En la cara B de toda esta cuestión, la ventaja de minimizar riesgos. Pongamos que usamos Tinder, ese catálogo interminable de seres enarbolando la bandera verde del amor (o el folleteo, seamos honestis). No sabía yo, pero me lo ha contado la gente que sabe, que lo suyo es empezar la conversación en Tinder una vez que haces match y luego pasar a Instagram para pegarle un repaso a la vida, amigos, ropajes, hobbies y demás datos importantes del ser con el que vas a quedar para tomar algo y/o pegarte un revolcón. Por un lado, se supone que te aseguras de que el individuo en sí no es un asesino en serio o que, al menos, no lo parece. No me queda claro si ellos también se quedan más tranquilos cuando ven que ellas no tienen pinta de descuartizar a nadie.

Por otro lado, y siendo realistas, hay fotos que engañan, pero es más fácil engañar en cinco que en cincuenta. En Instagram compruebas que la realidad corresponde con lo prometido, aunque también os digo que hay gente que hace milagros con Photoshop, lo cual no deja de ser bastante ridículo porque, tarde o temprano, si hay suerte, te darás cuenta del engaño.

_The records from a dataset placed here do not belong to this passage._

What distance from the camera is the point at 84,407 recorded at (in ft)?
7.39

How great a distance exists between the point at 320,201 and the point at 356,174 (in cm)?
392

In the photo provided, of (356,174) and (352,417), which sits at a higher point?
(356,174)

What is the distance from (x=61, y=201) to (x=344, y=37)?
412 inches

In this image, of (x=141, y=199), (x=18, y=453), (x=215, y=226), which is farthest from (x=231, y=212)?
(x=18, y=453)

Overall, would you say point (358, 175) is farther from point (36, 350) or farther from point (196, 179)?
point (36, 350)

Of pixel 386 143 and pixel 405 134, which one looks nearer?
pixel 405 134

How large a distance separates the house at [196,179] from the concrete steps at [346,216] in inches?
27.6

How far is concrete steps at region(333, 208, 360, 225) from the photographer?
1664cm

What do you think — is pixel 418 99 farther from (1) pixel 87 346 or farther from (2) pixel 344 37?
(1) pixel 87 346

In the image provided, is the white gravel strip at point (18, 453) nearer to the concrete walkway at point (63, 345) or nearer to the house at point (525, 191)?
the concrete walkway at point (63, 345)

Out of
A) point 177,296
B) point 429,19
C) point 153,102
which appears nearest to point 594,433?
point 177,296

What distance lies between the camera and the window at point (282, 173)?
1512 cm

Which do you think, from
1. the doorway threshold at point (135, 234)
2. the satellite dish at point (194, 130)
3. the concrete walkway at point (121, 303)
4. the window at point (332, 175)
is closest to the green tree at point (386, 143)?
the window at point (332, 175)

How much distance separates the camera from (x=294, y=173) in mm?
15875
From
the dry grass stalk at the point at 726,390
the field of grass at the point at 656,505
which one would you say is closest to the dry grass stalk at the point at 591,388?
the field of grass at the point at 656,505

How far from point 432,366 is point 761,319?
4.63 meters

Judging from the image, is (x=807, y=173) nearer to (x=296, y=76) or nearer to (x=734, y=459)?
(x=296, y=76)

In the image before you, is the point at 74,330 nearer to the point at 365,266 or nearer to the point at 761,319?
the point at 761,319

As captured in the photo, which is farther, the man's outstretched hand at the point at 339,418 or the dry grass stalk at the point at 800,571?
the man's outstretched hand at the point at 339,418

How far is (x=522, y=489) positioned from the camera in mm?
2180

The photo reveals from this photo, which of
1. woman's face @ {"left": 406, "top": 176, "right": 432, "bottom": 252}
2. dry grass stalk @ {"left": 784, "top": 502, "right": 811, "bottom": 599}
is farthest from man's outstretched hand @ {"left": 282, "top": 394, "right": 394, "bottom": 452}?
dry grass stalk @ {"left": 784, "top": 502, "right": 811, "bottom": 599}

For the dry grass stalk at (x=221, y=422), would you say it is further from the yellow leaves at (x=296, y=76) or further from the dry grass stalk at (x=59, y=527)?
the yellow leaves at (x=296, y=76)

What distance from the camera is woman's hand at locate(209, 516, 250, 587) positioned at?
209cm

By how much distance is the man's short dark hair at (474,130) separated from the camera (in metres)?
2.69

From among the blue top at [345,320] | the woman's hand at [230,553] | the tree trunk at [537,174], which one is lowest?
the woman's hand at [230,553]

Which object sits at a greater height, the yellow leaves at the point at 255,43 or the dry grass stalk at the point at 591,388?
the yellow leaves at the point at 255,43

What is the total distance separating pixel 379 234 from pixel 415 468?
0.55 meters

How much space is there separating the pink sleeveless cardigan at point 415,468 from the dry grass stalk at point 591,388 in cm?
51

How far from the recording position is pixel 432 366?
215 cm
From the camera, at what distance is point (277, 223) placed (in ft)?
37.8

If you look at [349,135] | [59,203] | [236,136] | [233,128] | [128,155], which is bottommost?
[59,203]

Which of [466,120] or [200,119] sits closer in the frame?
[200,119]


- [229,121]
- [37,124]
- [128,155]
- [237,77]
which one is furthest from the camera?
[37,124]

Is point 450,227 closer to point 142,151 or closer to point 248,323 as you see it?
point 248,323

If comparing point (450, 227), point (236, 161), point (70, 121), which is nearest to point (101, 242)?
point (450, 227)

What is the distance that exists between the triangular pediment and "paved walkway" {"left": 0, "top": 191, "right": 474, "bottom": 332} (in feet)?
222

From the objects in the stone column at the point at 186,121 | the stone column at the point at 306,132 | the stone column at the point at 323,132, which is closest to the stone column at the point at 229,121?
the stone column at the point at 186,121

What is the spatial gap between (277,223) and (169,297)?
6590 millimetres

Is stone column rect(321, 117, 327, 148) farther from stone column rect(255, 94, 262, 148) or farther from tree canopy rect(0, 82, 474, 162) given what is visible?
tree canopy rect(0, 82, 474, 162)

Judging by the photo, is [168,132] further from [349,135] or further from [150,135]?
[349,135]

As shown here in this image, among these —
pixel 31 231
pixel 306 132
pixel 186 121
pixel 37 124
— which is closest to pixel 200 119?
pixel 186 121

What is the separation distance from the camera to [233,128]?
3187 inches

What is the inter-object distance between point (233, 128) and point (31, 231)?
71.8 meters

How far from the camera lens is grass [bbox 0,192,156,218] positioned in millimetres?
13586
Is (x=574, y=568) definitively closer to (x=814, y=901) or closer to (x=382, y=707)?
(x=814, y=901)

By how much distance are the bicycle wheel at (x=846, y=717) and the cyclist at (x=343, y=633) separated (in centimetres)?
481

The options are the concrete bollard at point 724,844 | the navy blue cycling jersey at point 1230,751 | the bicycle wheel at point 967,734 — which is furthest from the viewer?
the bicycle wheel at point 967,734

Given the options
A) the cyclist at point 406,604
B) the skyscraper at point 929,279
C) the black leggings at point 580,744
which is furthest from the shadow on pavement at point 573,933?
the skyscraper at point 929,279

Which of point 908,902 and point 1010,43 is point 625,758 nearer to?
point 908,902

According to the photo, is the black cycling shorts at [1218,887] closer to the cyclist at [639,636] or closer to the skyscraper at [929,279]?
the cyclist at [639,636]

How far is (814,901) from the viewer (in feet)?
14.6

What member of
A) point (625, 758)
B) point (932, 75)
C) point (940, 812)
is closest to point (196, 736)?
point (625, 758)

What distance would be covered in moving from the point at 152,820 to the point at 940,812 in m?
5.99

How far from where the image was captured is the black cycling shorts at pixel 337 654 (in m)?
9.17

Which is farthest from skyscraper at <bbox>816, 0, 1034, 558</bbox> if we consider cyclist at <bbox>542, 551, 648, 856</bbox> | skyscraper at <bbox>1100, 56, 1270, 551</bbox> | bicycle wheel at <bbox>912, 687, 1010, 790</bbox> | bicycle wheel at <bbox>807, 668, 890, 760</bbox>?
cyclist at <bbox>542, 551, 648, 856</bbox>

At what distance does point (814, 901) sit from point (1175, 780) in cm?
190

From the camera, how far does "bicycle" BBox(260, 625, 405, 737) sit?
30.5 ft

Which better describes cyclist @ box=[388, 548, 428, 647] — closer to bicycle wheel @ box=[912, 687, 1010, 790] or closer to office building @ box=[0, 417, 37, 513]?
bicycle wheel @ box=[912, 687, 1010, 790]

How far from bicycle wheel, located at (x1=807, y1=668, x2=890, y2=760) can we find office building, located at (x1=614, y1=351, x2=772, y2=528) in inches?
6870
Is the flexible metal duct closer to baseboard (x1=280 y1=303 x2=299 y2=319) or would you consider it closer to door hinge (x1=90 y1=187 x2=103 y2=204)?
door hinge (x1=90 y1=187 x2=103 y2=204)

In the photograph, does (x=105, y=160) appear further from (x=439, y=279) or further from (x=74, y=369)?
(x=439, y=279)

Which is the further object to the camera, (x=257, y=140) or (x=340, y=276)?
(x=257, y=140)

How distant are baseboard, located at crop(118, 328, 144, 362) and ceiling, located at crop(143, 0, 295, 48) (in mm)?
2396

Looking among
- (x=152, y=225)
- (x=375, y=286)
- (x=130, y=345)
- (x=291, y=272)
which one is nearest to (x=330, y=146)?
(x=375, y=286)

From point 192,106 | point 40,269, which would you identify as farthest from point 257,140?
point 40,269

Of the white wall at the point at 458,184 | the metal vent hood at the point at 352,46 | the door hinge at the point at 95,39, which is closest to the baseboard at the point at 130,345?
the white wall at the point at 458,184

Otra pega que le encuentro a las redes cuando hablamos de relaciones varias: seguir viendo el jeto de tu ex no te apetece lo más mínimo, pero te sabe fatal bloquearle. El “Si te he visto no te acuerdo” se convierte en algo prácticamente imposible y a mí eso me mosquea. Por mucha pena que nos dé, hay nexos que deben desaparecer, sobre todo si queremos pasar página.

En fin, amiguis, que no es la primera vez que lo escribo: las moderneces en estos asuntos se me atragantan. Quizás deba indagar más para encontrarle las ventajas. O no.